Sunday, April 15, 2012

Momaholic: Crazy Confessions of a Helicopter Parent by Dena Higley

Momaholic, Crazy Confessions of a Helicopter Parent by Dena Higley was a great quick read, easy to read and I really wanted to keep reading it. It's not a Bible study, not a self-help book, not a "beating up of oneself" type book--but rather a story/group of stories from the life of a rather regular mom. Well, she's a bit irregular in that her job is/was writing soap operas, and a bit extraordinary in that she has four children, two of whom are adopted, two of whom are handicapped in some way. But these aside, she really resonates with "regular" women and moms.

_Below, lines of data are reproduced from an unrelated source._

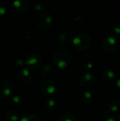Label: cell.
<instances>
[{
	"label": "cell",
	"instance_id": "cell-17",
	"mask_svg": "<svg viewBox=\"0 0 120 121\" xmlns=\"http://www.w3.org/2000/svg\"><path fill=\"white\" fill-rule=\"evenodd\" d=\"M45 107L49 111H54L57 107V101L52 98H50L45 101Z\"/></svg>",
	"mask_w": 120,
	"mask_h": 121
},
{
	"label": "cell",
	"instance_id": "cell-3",
	"mask_svg": "<svg viewBox=\"0 0 120 121\" xmlns=\"http://www.w3.org/2000/svg\"><path fill=\"white\" fill-rule=\"evenodd\" d=\"M53 21L52 16L47 12L41 13L36 19V26L39 29L45 30L50 27Z\"/></svg>",
	"mask_w": 120,
	"mask_h": 121
},
{
	"label": "cell",
	"instance_id": "cell-24",
	"mask_svg": "<svg viewBox=\"0 0 120 121\" xmlns=\"http://www.w3.org/2000/svg\"><path fill=\"white\" fill-rule=\"evenodd\" d=\"M11 101L16 105H19L22 103V98L18 95H15L11 98Z\"/></svg>",
	"mask_w": 120,
	"mask_h": 121
},
{
	"label": "cell",
	"instance_id": "cell-26",
	"mask_svg": "<svg viewBox=\"0 0 120 121\" xmlns=\"http://www.w3.org/2000/svg\"><path fill=\"white\" fill-rule=\"evenodd\" d=\"M84 67H85V69H86L87 71H88V70H90L91 69H92V68H93V63H92V62H86V63L85 64Z\"/></svg>",
	"mask_w": 120,
	"mask_h": 121
},
{
	"label": "cell",
	"instance_id": "cell-18",
	"mask_svg": "<svg viewBox=\"0 0 120 121\" xmlns=\"http://www.w3.org/2000/svg\"><path fill=\"white\" fill-rule=\"evenodd\" d=\"M76 118L73 113L70 112H66L62 114L59 118V121H75Z\"/></svg>",
	"mask_w": 120,
	"mask_h": 121
},
{
	"label": "cell",
	"instance_id": "cell-25",
	"mask_svg": "<svg viewBox=\"0 0 120 121\" xmlns=\"http://www.w3.org/2000/svg\"><path fill=\"white\" fill-rule=\"evenodd\" d=\"M106 121H120V116L117 115H110L107 117Z\"/></svg>",
	"mask_w": 120,
	"mask_h": 121
},
{
	"label": "cell",
	"instance_id": "cell-6",
	"mask_svg": "<svg viewBox=\"0 0 120 121\" xmlns=\"http://www.w3.org/2000/svg\"><path fill=\"white\" fill-rule=\"evenodd\" d=\"M96 81L95 76L89 72H86L81 74L79 77V82L80 85L83 87L88 88L92 86Z\"/></svg>",
	"mask_w": 120,
	"mask_h": 121
},
{
	"label": "cell",
	"instance_id": "cell-16",
	"mask_svg": "<svg viewBox=\"0 0 120 121\" xmlns=\"http://www.w3.org/2000/svg\"><path fill=\"white\" fill-rule=\"evenodd\" d=\"M52 65L50 63H47L42 65V67H41L40 72L43 76H47L52 72Z\"/></svg>",
	"mask_w": 120,
	"mask_h": 121
},
{
	"label": "cell",
	"instance_id": "cell-20",
	"mask_svg": "<svg viewBox=\"0 0 120 121\" xmlns=\"http://www.w3.org/2000/svg\"><path fill=\"white\" fill-rule=\"evenodd\" d=\"M20 121H40V119L39 118V117L35 114H26L25 116H23Z\"/></svg>",
	"mask_w": 120,
	"mask_h": 121
},
{
	"label": "cell",
	"instance_id": "cell-22",
	"mask_svg": "<svg viewBox=\"0 0 120 121\" xmlns=\"http://www.w3.org/2000/svg\"><path fill=\"white\" fill-rule=\"evenodd\" d=\"M111 34L113 35H120V24H116L111 28Z\"/></svg>",
	"mask_w": 120,
	"mask_h": 121
},
{
	"label": "cell",
	"instance_id": "cell-15",
	"mask_svg": "<svg viewBox=\"0 0 120 121\" xmlns=\"http://www.w3.org/2000/svg\"><path fill=\"white\" fill-rule=\"evenodd\" d=\"M4 118L6 121H18V115L13 110H8L4 115Z\"/></svg>",
	"mask_w": 120,
	"mask_h": 121
},
{
	"label": "cell",
	"instance_id": "cell-19",
	"mask_svg": "<svg viewBox=\"0 0 120 121\" xmlns=\"http://www.w3.org/2000/svg\"><path fill=\"white\" fill-rule=\"evenodd\" d=\"M34 8L37 11H44L47 9L46 4L42 1H37L34 4Z\"/></svg>",
	"mask_w": 120,
	"mask_h": 121
},
{
	"label": "cell",
	"instance_id": "cell-21",
	"mask_svg": "<svg viewBox=\"0 0 120 121\" xmlns=\"http://www.w3.org/2000/svg\"><path fill=\"white\" fill-rule=\"evenodd\" d=\"M11 65L15 69H21L25 65V61L22 60L21 59L16 58V59H14L12 61Z\"/></svg>",
	"mask_w": 120,
	"mask_h": 121
},
{
	"label": "cell",
	"instance_id": "cell-12",
	"mask_svg": "<svg viewBox=\"0 0 120 121\" xmlns=\"http://www.w3.org/2000/svg\"><path fill=\"white\" fill-rule=\"evenodd\" d=\"M102 78L106 82H113L116 79V74L112 70L106 69L102 73Z\"/></svg>",
	"mask_w": 120,
	"mask_h": 121
},
{
	"label": "cell",
	"instance_id": "cell-7",
	"mask_svg": "<svg viewBox=\"0 0 120 121\" xmlns=\"http://www.w3.org/2000/svg\"><path fill=\"white\" fill-rule=\"evenodd\" d=\"M13 86L9 80H4L0 83V98L2 99H8L12 94Z\"/></svg>",
	"mask_w": 120,
	"mask_h": 121
},
{
	"label": "cell",
	"instance_id": "cell-23",
	"mask_svg": "<svg viewBox=\"0 0 120 121\" xmlns=\"http://www.w3.org/2000/svg\"><path fill=\"white\" fill-rule=\"evenodd\" d=\"M6 6L4 2L0 0V16H3L6 14Z\"/></svg>",
	"mask_w": 120,
	"mask_h": 121
},
{
	"label": "cell",
	"instance_id": "cell-27",
	"mask_svg": "<svg viewBox=\"0 0 120 121\" xmlns=\"http://www.w3.org/2000/svg\"><path fill=\"white\" fill-rule=\"evenodd\" d=\"M116 86H117V87L118 89H120V78H119V79H117V82H116Z\"/></svg>",
	"mask_w": 120,
	"mask_h": 121
},
{
	"label": "cell",
	"instance_id": "cell-5",
	"mask_svg": "<svg viewBox=\"0 0 120 121\" xmlns=\"http://www.w3.org/2000/svg\"><path fill=\"white\" fill-rule=\"evenodd\" d=\"M40 88L41 91L47 96L53 95L57 91L55 83L50 79H43L40 83Z\"/></svg>",
	"mask_w": 120,
	"mask_h": 121
},
{
	"label": "cell",
	"instance_id": "cell-8",
	"mask_svg": "<svg viewBox=\"0 0 120 121\" xmlns=\"http://www.w3.org/2000/svg\"><path fill=\"white\" fill-rule=\"evenodd\" d=\"M117 41L112 36L107 37L103 41V48L105 52L108 53H112L115 52L117 48Z\"/></svg>",
	"mask_w": 120,
	"mask_h": 121
},
{
	"label": "cell",
	"instance_id": "cell-1",
	"mask_svg": "<svg viewBox=\"0 0 120 121\" xmlns=\"http://www.w3.org/2000/svg\"><path fill=\"white\" fill-rule=\"evenodd\" d=\"M52 62L59 69H66L71 66L72 57L69 52L64 50H59L53 54Z\"/></svg>",
	"mask_w": 120,
	"mask_h": 121
},
{
	"label": "cell",
	"instance_id": "cell-2",
	"mask_svg": "<svg viewBox=\"0 0 120 121\" xmlns=\"http://www.w3.org/2000/svg\"><path fill=\"white\" fill-rule=\"evenodd\" d=\"M92 43L91 38L84 33L76 35L72 39V44L74 48L79 51H83L88 49Z\"/></svg>",
	"mask_w": 120,
	"mask_h": 121
},
{
	"label": "cell",
	"instance_id": "cell-11",
	"mask_svg": "<svg viewBox=\"0 0 120 121\" xmlns=\"http://www.w3.org/2000/svg\"><path fill=\"white\" fill-rule=\"evenodd\" d=\"M80 99L84 104H91L93 100V94L89 91H83L80 94Z\"/></svg>",
	"mask_w": 120,
	"mask_h": 121
},
{
	"label": "cell",
	"instance_id": "cell-10",
	"mask_svg": "<svg viewBox=\"0 0 120 121\" xmlns=\"http://www.w3.org/2000/svg\"><path fill=\"white\" fill-rule=\"evenodd\" d=\"M13 7L16 12L23 13L28 9L27 0H13Z\"/></svg>",
	"mask_w": 120,
	"mask_h": 121
},
{
	"label": "cell",
	"instance_id": "cell-9",
	"mask_svg": "<svg viewBox=\"0 0 120 121\" xmlns=\"http://www.w3.org/2000/svg\"><path fill=\"white\" fill-rule=\"evenodd\" d=\"M19 81L24 84H28L30 83L33 79V75L28 69H22L18 74Z\"/></svg>",
	"mask_w": 120,
	"mask_h": 121
},
{
	"label": "cell",
	"instance_id": "cell-13",
	"mask_svg": "<svg viewBox=\"0 0 120 121\" xmlns=\"http://www.w3.org/2000/svg\"><path fill=\"white\" fill-rule=\"evenodd\" d=\"M57 40L62 44H67L71 40V35L69 33L62 32L58 35Z\"/></svg>",
	"mask_w": 120,
	"mask_h": 121
},
{
	"label": "cell",
	"instance_id": "cell-4",
	"mask_svg": "<svg viewBox=\"0 0 120 121\" xmlns=\"http://www.w3.org/2000/svg\"><path fill=\"white\" fill-rule=\"evenodd\" d=\"M42 59L40 55L37 53L29 54L25 60V65L30 69H36L40 67Z\"/></svg>",
	"mask_w": 120,
	"mask_h": 121
},
{
	"label": "cell",
	"instance_id": "cell-14",
	"mask_svg": "<svg viewBox=\"0 0 120 121\" xmlns=\"http://www.w3.org/2000/svg\"><path fill=\"white\" fill-rule=\"evenodd\" d=\"M108 108L109 109L110 111L115 113L117 111H118V110L120 109V102L115 99H111L108 104Z\"/></svg>",
	"mask_w": 120,
	"mask_h": 121
}]
</instances>
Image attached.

Dena is a very entertaining writer (well, she's trained and experienced, right?!), infusing all the situations with a kind of self-deprecating humor. She begins the book with a description of a huge crash in her life and goes on to explain some of what led up to that. She introduces each of her children and talks about each of them and her role in their lives. She discusses her job, her faith, and crises that occurred in her life. Yes, she did learn and grow from them and she shares how God is working in her throughout all of this.

One of the quotes I especially liked was, "That's what I want for my children. Not success in athletics or academics or the arts, but simply to have a sense of self built on a love for their Maker so they can venture anything, face anything. All in all, not a bad dream for any of us to have." Another thing that spoke to me was when she spoke of wondering why, when she had such huge burdens and troubles and crises, why didn't her husband and children help her out? Her conclusion was that since forever she had been a "show no weakness" kind of mom who does it all without showing anyone how tough it may be for her--so then in the time when she most needed help, they just naturally assumed that she can also handle it all. I know I tend toward that; I had never thought about it in that sense.

The phrase used occasionally (and on the cover of the book) "Helicopter parent" annoys me. (not just in this book, but all the time) To me it seems to minimize the responsible parenting and call it a silly name and insinuate that we shouldn't be so close/tight with them . . .but I understand that controlling-ness is what is negative. So, just a little annoying thing.

Altogether, this book was a wonderful read. It was not necessarily too spiritual, but definitely pointed directly to relying on God's help and prayer. I surely enjoyed reading it. I'd recommend it to any mom. It'd make a great gift too--or lend it out! It's an easy way to introduce God's workings in our lives to a non-Christian mom too.

I received a free copy of this book in exchange for my honest review. I was not required to write a positive review.